US Long End Treasury Demand has been strong.

European bonds have been strong with ECB starting corporate bond purchases.

FED outlook in futures is shifting down.

Global Bond Markets

Treasuries had a modest long-end-led bid Wednesday morning into the 10-year auction and held near the day's best levels in the afternoon after positive auction results. At the close, that left yields across the curve close to Friday's post-payrolls closes after the gradual resumed gains since Fed Chair Yellen's Monday speech following the only small, temporary reversal Monday morning.

The 10-year went into the auction 1 bp stronger on the day at the lowest yield since May 13, but the $20 billion reopening still was awarded slightly through the market at 1.702% on an above-average 2.81 bid/cover and again very high investor demand. Indirect bidders took down a record 73.6% of the issue and direct bidders 7.2%, leaving primary dealers with only 19.2%. That was similar to the record high investor demand at the 2-year, 5-year, and 7-year auctions two weeks - and 16 bp - ago after the solid but more average investor demand at the 3-year auction Tuesday. More bidder details released by the Treasury Department with a lag showed that higher foreign demand, along with continued high domestic money manager demand, accounted for the elevated investor shares at that run of strong auctions two weeks ago. Of the $88 billion in 2-year, 5-year, and 7-year supply in May and April, foreign investors were awarded $23 billion in May v. $16 billion in April, investment funds $43 billion v. $45 billion, and primary dealers $18 billion v. $27 billion.

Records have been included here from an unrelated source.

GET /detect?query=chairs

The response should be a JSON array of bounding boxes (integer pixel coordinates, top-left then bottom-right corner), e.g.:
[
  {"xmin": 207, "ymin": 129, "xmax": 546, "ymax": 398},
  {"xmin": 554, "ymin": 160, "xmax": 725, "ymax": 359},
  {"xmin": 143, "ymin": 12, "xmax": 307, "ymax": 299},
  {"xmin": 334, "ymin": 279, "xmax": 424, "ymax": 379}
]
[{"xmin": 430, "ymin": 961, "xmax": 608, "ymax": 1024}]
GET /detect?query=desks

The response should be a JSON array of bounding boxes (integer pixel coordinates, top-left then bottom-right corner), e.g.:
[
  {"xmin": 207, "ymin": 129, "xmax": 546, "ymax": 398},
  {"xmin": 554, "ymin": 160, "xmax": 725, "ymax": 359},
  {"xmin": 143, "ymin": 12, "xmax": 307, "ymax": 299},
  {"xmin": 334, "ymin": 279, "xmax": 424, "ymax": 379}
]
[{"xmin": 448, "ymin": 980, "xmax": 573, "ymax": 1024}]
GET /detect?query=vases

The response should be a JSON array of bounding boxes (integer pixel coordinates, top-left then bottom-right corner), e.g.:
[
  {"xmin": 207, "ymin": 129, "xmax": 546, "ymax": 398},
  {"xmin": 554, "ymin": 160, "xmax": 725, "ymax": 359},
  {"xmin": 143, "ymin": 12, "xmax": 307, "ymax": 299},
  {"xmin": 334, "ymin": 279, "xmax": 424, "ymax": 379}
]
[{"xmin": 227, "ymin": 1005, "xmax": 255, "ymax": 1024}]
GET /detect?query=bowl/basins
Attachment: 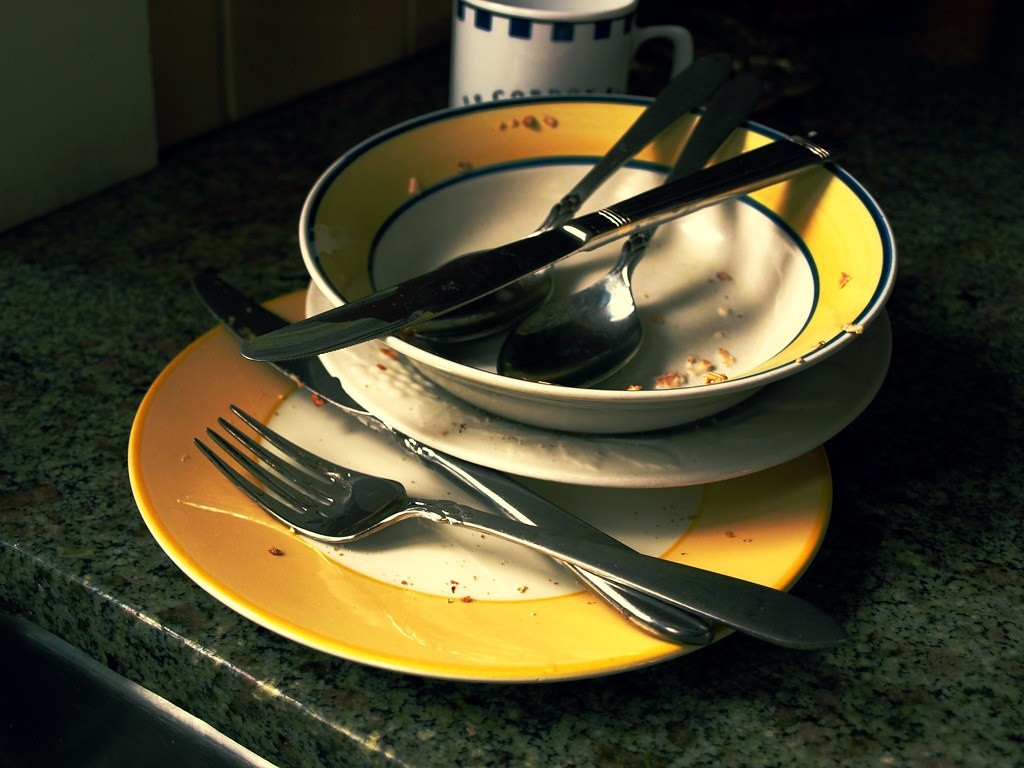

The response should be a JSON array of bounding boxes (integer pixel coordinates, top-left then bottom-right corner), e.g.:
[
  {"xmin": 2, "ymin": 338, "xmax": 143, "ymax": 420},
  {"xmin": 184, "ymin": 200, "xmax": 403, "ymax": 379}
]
[{"xmin": 295, "ymin": 91, "xmax": 896, "ymax": 433}]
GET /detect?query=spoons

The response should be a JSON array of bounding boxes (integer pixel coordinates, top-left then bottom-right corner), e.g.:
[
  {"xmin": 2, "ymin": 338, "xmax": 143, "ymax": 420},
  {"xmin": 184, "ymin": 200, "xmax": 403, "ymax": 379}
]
[
  {"xmin": 409, "ymin": 56, "xmax": 727, "ymax": 345},
  {"xmin": 497, "ymin": 68, "xmax": 787, "ymax": 383}
]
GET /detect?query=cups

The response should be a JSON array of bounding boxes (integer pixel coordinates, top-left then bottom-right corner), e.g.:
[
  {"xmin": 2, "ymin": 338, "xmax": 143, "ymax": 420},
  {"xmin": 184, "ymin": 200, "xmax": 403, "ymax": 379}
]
[{"xmin": 448, "ymin": 0, "xmax": 694, "ymax": 108}]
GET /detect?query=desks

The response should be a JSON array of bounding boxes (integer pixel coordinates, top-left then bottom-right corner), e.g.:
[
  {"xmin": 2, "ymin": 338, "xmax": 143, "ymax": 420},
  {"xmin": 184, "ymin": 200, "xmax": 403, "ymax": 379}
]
[{"xmin": 1, "ymin": 0, "xmax": 1024, "ymax": 768}]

The elevated demand in the U.S. longer end seen at the auction was helped by a continuation of the sudden strength in Europe's long end as the ECB began buying corporate bonds. The German 30-year yield fell another 2 bp for an 8 bp two-day rally to 0.68%. Italy and Spain's 30-year yields fell 4 to 5 bp to 2.46% and 2.60%, catching up with larger German gains on Tuesday. The U.K. also joined in with a 3 bp rally in the 30-year Gilt to 2.09%. There seems to have been a renewed focus the past couple days on whether the ECB would run out of eligible bonds to buy at some point. Meanwhile in domestic economic news, gross job flows in the JOLTS underlying the deceleration in net payrolls growth April that worsened in May included a large slowing in the hiring rate being partly offset by a lower quit rate and a record low firing rate. The hiring rate slowed in March and April by 0.3pp to 3.5%, as fast a two-month deceleration as was seen in any two months in the recession. The Census Bureau's quarterly services survey, though, pointed to slightly better Q1 growth.

At 3:00, Treasuries were narrowly mixed, unchanged in the front end, marginally weaker in the belly, slightly stronger in the long end. The 2-year and 3-year yields were steady at 0.78% and 0.94%, 5-year and 7-year yields rose 0.5 bp to 1.23% and 1.51%, 10-year yield fell 1 bp to 1.71%, and 30-year yield fell 2 bp to 2.51%. The 5-year yield fell 2 bp to -0.33%, 10-year 2 bp to -0.09%, and 30-year 3 bp to 0.78%, leaving yields 1 to 2 bp higher. The 5-year outperformed as oil and gasoline prices ultimately gained 2% to 3% on the day after a stronger start, pullback after higher than expected weekly inventory numbers, but then renewed afternoon gains.

The Fed outlook in futures continued shifting down. October fed funds gained 0.5 bp to 0.48%, moving a bit more below 50/50 on a rate hike by September. Of the 44% chance through September, there's now 0% in June, 20% in July and 24% in September. Jan 17 gained 0.5 bp to 0.565%, pricing less than 80% chance of onehike this year. Apr 17 after gaining 1 bp to 0.62% remained the first contract with one full 25 bp hike in it. Two full hikes aren't priced until the Aug 18 contract, which is at 0.88% after gaining 0.5 bp.